I grew up with lots of music. My father played guitar and lute and Segovia is engraved in my memory. He and my mother sang in large choruses: the Brahms Requiem, the Mozart Requiem and Bach. We had lots of classical records. I was born in the early 60s when my parents were in college, so they had tons of records. The Band, Bob Dylan, the Loving Spoonful, Joanie Mitchell, Oscar Brand and Jean Richie.
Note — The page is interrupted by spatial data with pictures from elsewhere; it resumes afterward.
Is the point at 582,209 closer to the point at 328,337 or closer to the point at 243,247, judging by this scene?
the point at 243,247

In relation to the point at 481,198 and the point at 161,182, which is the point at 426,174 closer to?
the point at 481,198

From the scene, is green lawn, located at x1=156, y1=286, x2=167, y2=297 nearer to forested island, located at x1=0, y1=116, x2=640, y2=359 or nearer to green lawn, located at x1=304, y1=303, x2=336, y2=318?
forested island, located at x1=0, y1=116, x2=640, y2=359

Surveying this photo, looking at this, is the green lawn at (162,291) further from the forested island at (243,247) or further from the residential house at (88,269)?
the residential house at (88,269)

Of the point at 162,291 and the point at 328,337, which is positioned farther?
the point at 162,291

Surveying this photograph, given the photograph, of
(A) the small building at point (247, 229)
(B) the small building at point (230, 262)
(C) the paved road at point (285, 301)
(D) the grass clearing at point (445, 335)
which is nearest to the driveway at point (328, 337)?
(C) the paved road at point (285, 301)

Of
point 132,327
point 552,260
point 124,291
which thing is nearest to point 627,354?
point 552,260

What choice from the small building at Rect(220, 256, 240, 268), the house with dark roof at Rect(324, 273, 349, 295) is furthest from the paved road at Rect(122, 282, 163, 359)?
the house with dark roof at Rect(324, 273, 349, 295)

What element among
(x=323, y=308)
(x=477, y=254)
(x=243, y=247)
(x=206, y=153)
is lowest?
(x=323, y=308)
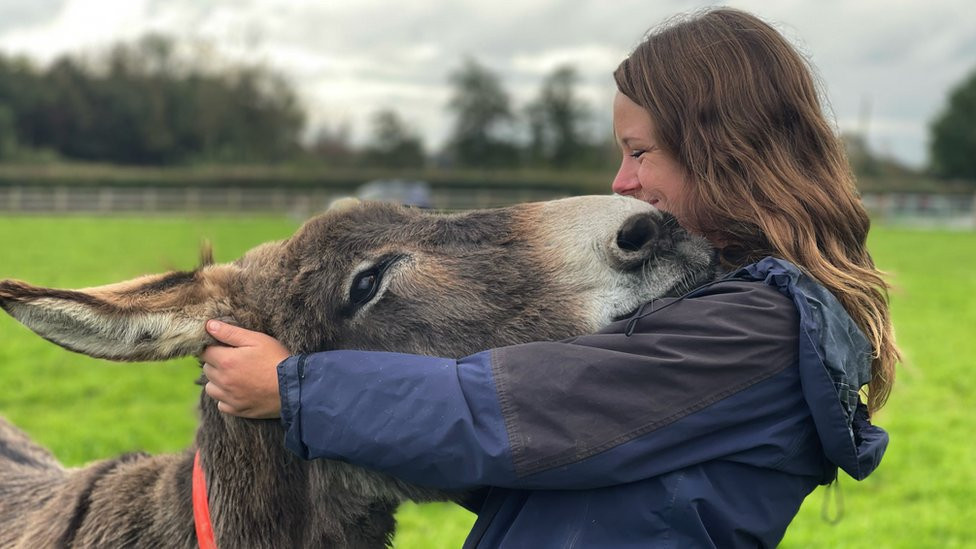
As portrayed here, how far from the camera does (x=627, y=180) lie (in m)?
2.85

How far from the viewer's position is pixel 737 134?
261cm

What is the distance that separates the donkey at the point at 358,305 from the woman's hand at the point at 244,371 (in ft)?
0.26

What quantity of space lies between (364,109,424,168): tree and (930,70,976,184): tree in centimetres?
4040

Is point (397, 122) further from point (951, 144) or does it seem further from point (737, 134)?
point (737, 134)

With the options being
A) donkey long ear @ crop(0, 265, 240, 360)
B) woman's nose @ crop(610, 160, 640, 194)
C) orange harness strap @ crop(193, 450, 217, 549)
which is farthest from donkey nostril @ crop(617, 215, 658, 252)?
orange harness strap @ crop(193, 450, 217, 549)

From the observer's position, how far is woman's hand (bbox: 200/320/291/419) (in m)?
2.25

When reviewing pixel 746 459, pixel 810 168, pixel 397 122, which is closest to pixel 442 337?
pixel 746 459

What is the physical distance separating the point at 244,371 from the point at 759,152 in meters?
1.74

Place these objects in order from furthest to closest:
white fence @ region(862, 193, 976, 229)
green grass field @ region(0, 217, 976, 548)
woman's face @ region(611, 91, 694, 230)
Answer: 1. white fence @ region(862, 193, 976, 229)
2. green grass field @ region(0, 217, 976, 548)
3. woman's face @ region(611, 91, 694, 230)

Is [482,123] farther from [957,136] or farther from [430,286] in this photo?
[430,286]

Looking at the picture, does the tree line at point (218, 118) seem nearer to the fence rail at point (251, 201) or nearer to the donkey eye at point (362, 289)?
the fence rail at point (251, 201)

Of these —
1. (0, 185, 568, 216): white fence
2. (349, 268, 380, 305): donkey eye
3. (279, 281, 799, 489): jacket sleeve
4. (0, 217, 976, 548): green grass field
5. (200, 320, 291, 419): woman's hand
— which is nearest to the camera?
(279, 281, 799, 489): jacket sleeve

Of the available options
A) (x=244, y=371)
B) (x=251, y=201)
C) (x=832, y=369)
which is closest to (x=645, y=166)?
(x=832, y=369)

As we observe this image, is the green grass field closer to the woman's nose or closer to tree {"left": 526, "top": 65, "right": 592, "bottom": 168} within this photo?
the woman's nose
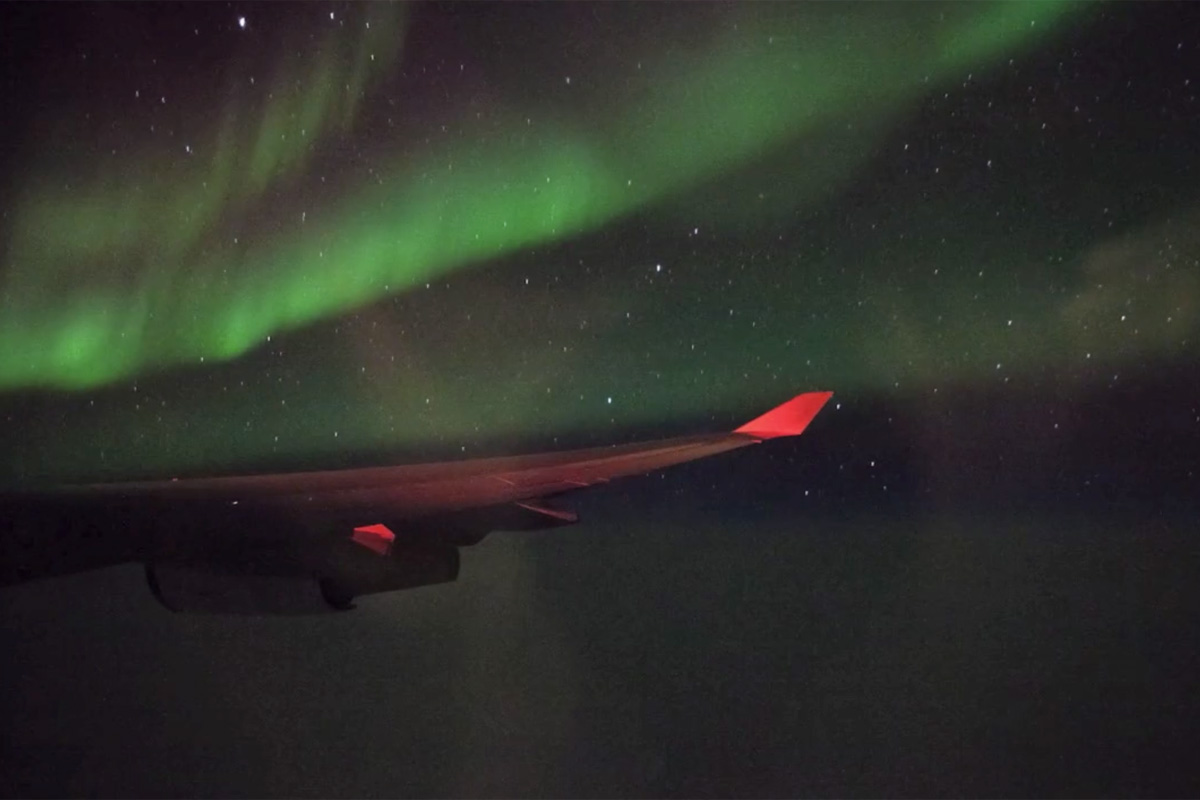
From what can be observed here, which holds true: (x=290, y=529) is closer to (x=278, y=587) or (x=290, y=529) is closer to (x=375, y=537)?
(x=375, y=537)

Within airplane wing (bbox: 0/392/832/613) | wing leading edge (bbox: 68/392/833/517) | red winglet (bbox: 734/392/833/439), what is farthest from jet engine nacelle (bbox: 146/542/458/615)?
red winglet (bbox: 734/392/833/439)

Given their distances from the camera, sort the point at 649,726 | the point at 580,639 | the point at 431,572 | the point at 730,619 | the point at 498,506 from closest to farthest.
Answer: the point at 498,506, the point at 431,572, the point at 649,726, the point at 580,639, the point at 730,619

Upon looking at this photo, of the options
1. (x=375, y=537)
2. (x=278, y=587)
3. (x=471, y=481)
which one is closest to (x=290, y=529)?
(x=375, y=537)

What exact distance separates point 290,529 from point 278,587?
14.4 inches

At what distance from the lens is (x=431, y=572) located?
2.40 m

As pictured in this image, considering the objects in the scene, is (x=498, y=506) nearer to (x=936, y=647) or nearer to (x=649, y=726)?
(x=649, y=726)

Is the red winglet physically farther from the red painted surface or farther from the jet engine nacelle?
the red painted surface

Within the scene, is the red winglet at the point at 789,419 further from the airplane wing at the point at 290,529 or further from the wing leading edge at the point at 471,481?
the airplane wing at the point at 290,529

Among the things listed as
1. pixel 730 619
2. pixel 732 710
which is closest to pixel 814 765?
pixel 732 710

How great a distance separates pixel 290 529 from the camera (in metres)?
1.82

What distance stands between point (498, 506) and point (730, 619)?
11.3 feet

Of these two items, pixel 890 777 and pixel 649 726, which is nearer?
pixel 890 777

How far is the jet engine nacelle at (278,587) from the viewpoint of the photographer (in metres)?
2.04

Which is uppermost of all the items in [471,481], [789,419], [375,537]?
[789,419]
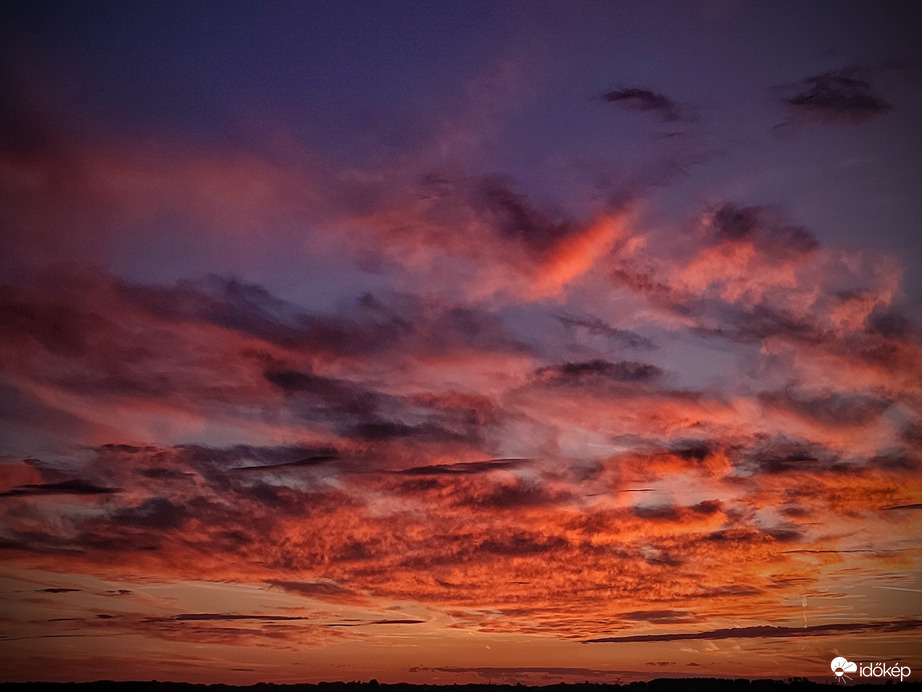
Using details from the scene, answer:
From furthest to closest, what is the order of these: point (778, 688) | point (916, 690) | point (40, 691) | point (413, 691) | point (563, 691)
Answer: point (413, 691), point (563, 691), point (40, 691), point (778, 688), point (916, 690)

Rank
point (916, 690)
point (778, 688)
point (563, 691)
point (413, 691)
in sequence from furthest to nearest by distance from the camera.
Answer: point (413, 691) → point (563, 691) → point (778, 688) → point (916, 690)

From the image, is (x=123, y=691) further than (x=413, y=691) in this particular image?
No

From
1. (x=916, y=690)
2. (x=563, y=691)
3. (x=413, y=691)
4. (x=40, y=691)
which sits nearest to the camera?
(x=916, y=690)

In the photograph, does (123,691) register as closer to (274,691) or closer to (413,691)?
(274,691)

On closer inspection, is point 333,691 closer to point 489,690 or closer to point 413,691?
point 413,691

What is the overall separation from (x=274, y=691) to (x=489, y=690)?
41.1 m

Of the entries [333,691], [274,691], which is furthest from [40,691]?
[333,691]

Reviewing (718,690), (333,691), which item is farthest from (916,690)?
(333,691)

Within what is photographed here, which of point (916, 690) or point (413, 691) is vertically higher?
point (916, 690)

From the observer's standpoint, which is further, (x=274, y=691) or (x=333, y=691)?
(x=333, y=691)

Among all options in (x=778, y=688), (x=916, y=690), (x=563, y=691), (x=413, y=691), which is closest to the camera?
(x=916, y=690)

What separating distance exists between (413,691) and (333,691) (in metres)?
16.6

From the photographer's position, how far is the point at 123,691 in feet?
349

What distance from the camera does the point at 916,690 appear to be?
79812 mm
I didn’t buy my first record until I was in my early teens and I bought ABBA. My father said, “This is POP!” I said, “I am a 14 year old girl. OF COURSE it’s pop and it’s really good.” He was mildly horrified.

We sang folk songs. My parents were editing them by the time I was three, because I was memorizing the words. They put the naughty folk song records away. They avoided sentimental songs. We learned “dead girl songs”, as my sister called them (Banks of the Ohio, Long Black Veil, Clementine, When I was a Bachelor, there are a lot of educational dead girl songs). We learned lots of comic songs. We also learned work and protest songs and absorbed our parents’ hatred of discrimination.

I set up a recording session for my father and sister and I after my mother died. I have a recording of us singing Long Black Veil and other songs. Here is The Band singing it.

Let’s have a band with women too, and for me that is Sweet Honey in the Rock. Acapella, with a sign language translator, and now they have been singing for ?forty years? They have amazing children’s songs and they are willing to sing about grief and protest. They have sustained me through the loss of my mother, sister and father.

And from one of the children’s albums.

The photograph is of my father at his 70th birthday in 2008. Malcolm K. Ottaway, with Andie Makie and Coke Francis. Andie is playing harmonica, my father on guitar. Malene Robinson took these photographs. The next is me and my sister at that party.

And one more of my sister, Christine Robbins Ottaway.

For the Ragtag Daily Prompt: bands. Wait, you said keep this light. Oh, well. Fail on that.